Abstract

Abstract Stent-assisted coiling of intracranial aneurysms is a viable and efficient treatment alternative to surgical clipping but requires prolonged antiplatelet therapy. Some patients can be nonresponsive to aspirin and/or clopidogrel. This is the first study analyzing the implications of this assessment using the whole blood aggregometry (WBA) by impedance technique. The Southwestern Tertiary Aneurysm Registry (STAR) was reviewed between 2002 and 2012 for patients with unruptured aneurysms treated with stent-assisted coiling. The study population was divided into patients who were tested preoperatively for platelet responsiveness to aspirin and clopidogrel (tested patients) and those who were not (nontested patients). Where necessary, a majority of tested patients received additional doses of antiplatelet drugs to achieve adequate platelet inhibition. End points included the incidence of antiaggregant nonresponsiveness, the rates of thrombotic and hemorrhagic complications, and the rates of permanent morbidity and mortality. A total of 266 patients fulfilled our selection criteria. There were 114 nontested patients who underwent 121 procedures, and 152 tested patients who underwent 171 procedures.
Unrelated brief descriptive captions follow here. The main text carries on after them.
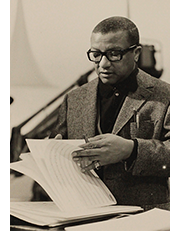 American jazz composer, pianist, lyricist and arranger Billy Strayhorn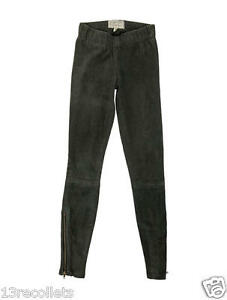 Current Elliott Suede Lamb Leather Slim Pants Leggings Pull Up Zip Ankle 26 $895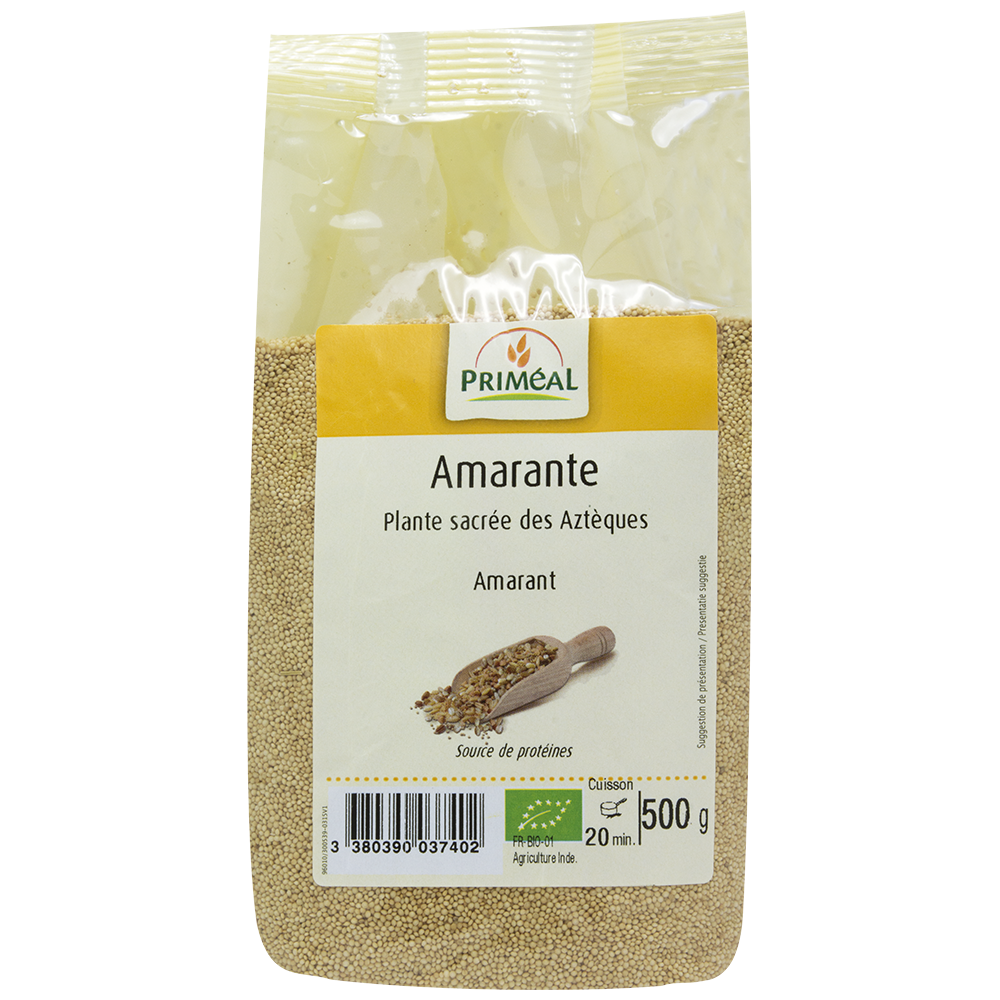法國有機全穀莧菜籽 Priméal Organic Whole-grained Amaranth (500g)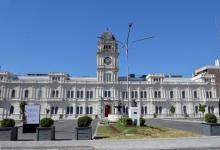 La provincia adelantó el pago de los subsidios al transporte de pasajeros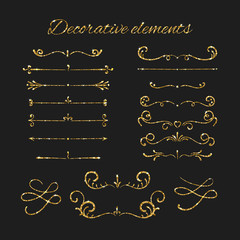 Golden dividers set. Ornamental decorative elements. Vector ornate elements design. Gold flourishes.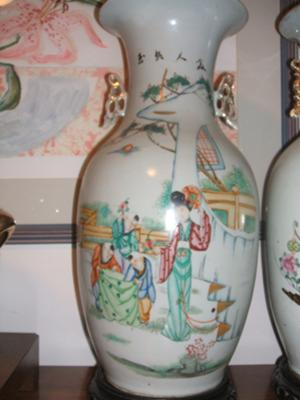 2 Old Chinese Vases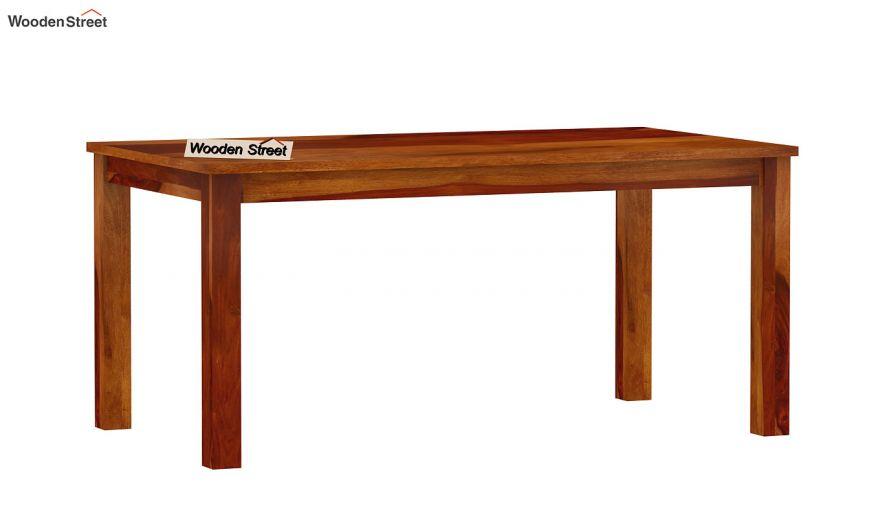 Elaine 6 Seater Dining Table (Honey Finish)-4
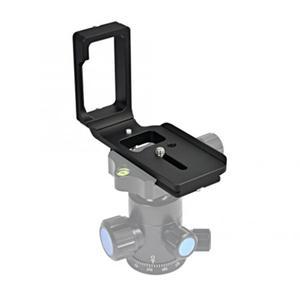 Image 5 - Liberação rápida qr l placa tripé suporte para nikon d750 câmera arca padrão plataforma tripé l suporte alça vertical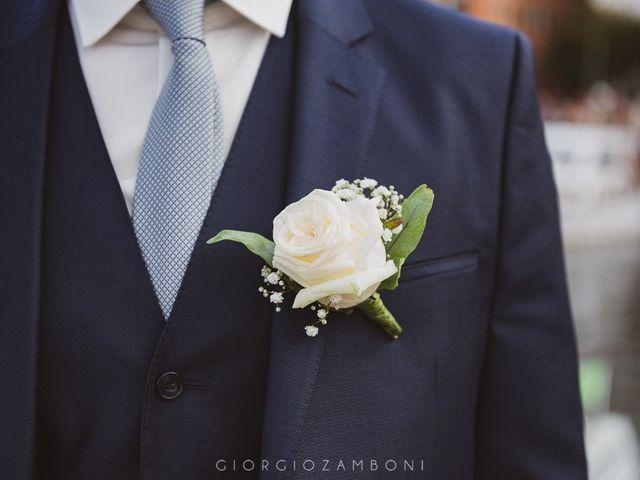 Il matrimonio di Marcus e Christina a Verona, Verona 8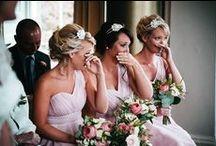 Svadobné momenty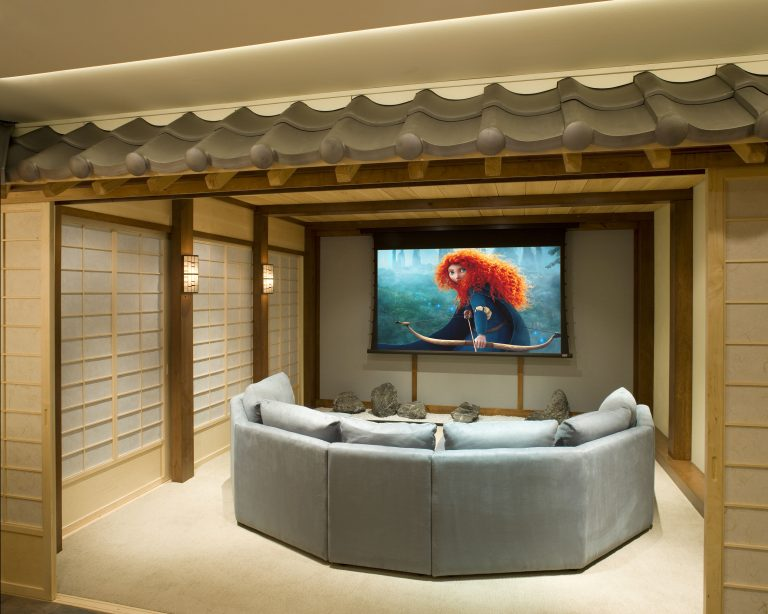 Asian Themed Home Theater with Bamboo Bar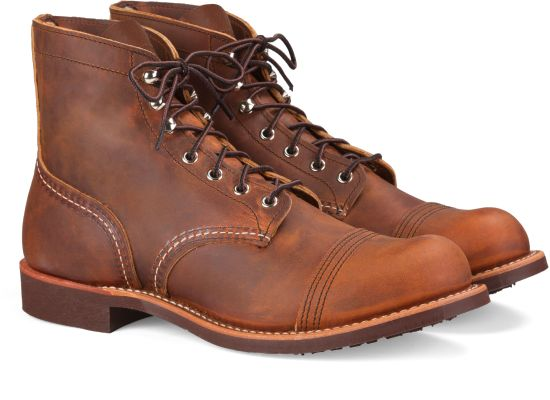 Men's 8085 Iron Ranger 6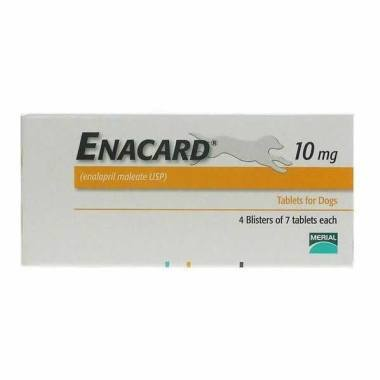 Enacard Tablets 10mg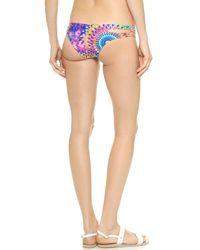 Luli Fama | Multicolor Bajo Un Mismo Bikini Bottoms - Multi | Lyst
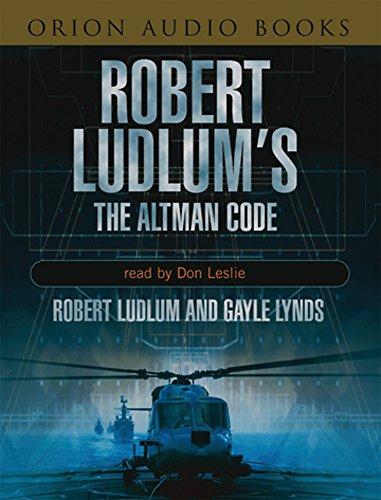 9780752857510: The Altman Code: A Covert One Novel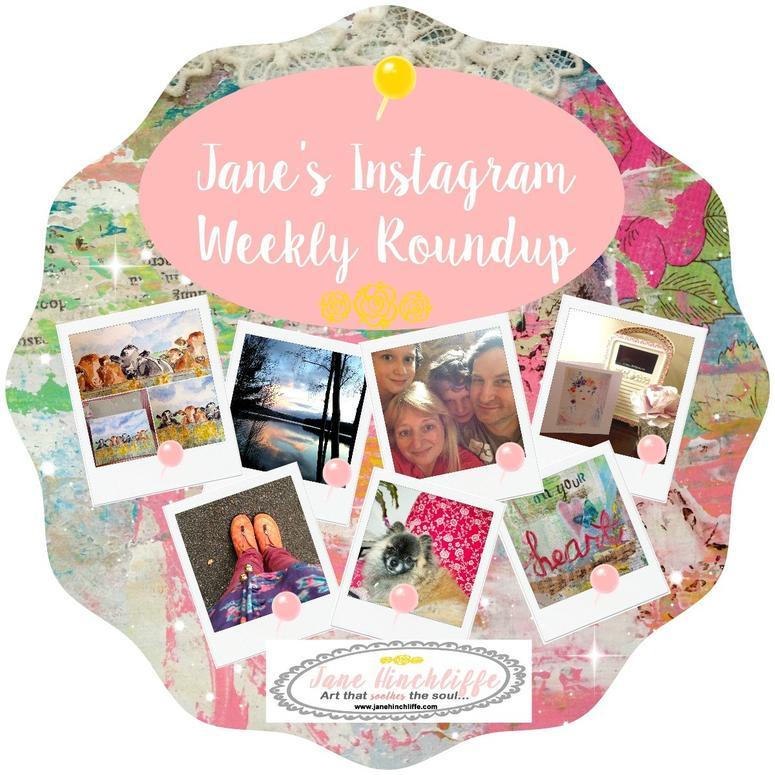 jane-instagram-weekly-roundup.jpg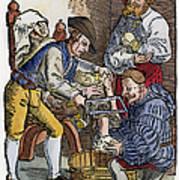 Amputation, 1540 Art Print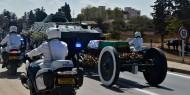 بالصور   الجزائر تشيع جثمان «بوتفليقة» في جنازة عسكرية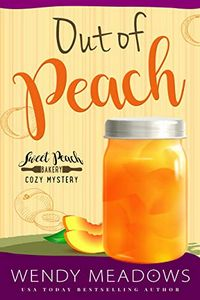 Out of Peach by Wendy Meadows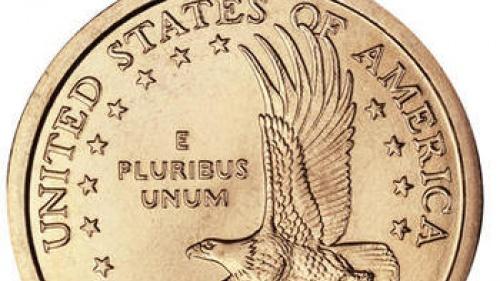 US $1 dollar coin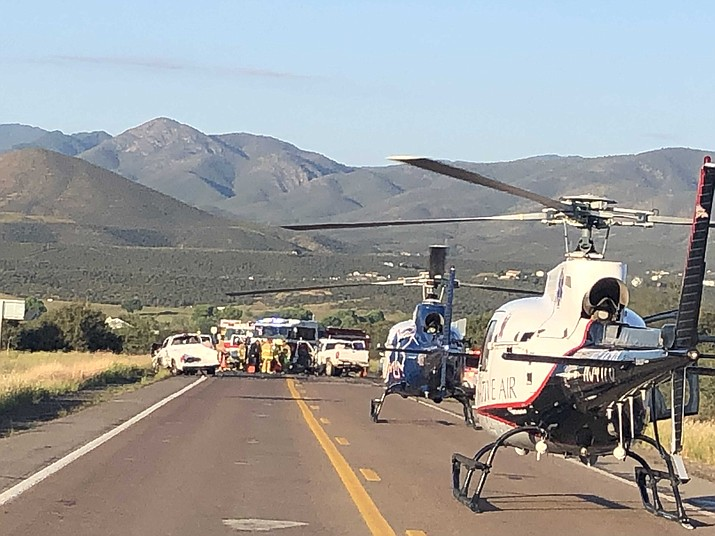 First responders handled a three-vehicle crash on Highway 169 Tuesday morning, Sept. 17, 2019. (Cougan Carothers, Central Arizona Fire and Medical Authority/Courtesy)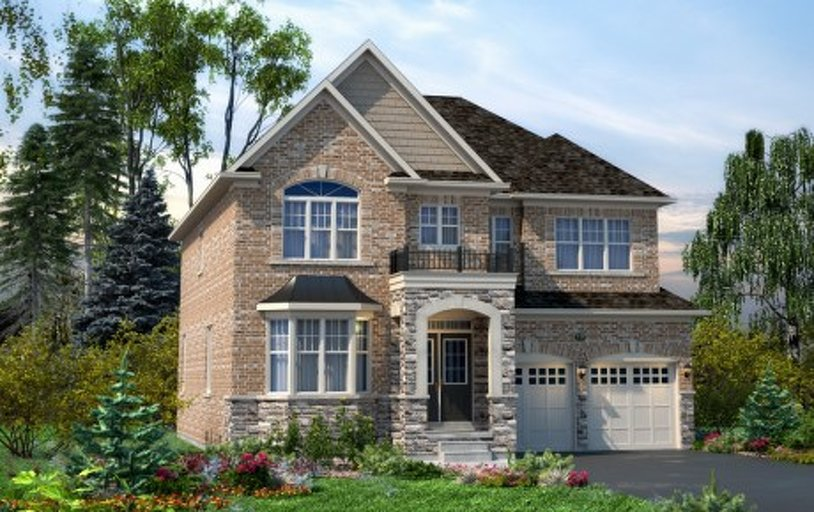Townwood Homes located at Concord, Ontario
The 2 groups did not vary significantly in patient age, sex, and aneurysms location. Aspirin nonresponsiveness was detected in 3 patients (1.75%) and clopidogrel nonresponsiveness was detected in 21 patients (12.3%). Nontested patients had an 11.5% rate of thrombotic complications with a 4.23% permanent morbidity or mortality rate vs 2.3% and 0.58% in tested patients (P = .001). The incidence of hemorrhagic complications was similar between the 2 groups. Preoperative platelet inhibition testing using WBA can be useful to assess and correct antiaggregant nonresponsiveness, and may reduce postoperative mortality and permanent morbidity.